● Dataset section:
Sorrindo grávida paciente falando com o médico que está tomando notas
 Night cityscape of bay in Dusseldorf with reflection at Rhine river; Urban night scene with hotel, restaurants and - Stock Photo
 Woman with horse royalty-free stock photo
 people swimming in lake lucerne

● Brief: Reprint the listing above. Keep every line exactly as it is.

● Exercise solution:
Sorrindo grávida paciente falando com o médico que está tomando notas
 Night cityscape of bay in Dusseldorf with reflection at Rhine river; Urban night scene with hotel, restaurants and - Stock Photo
 Woman with horse royalty-free stock photo
 people swimming in lake lucerne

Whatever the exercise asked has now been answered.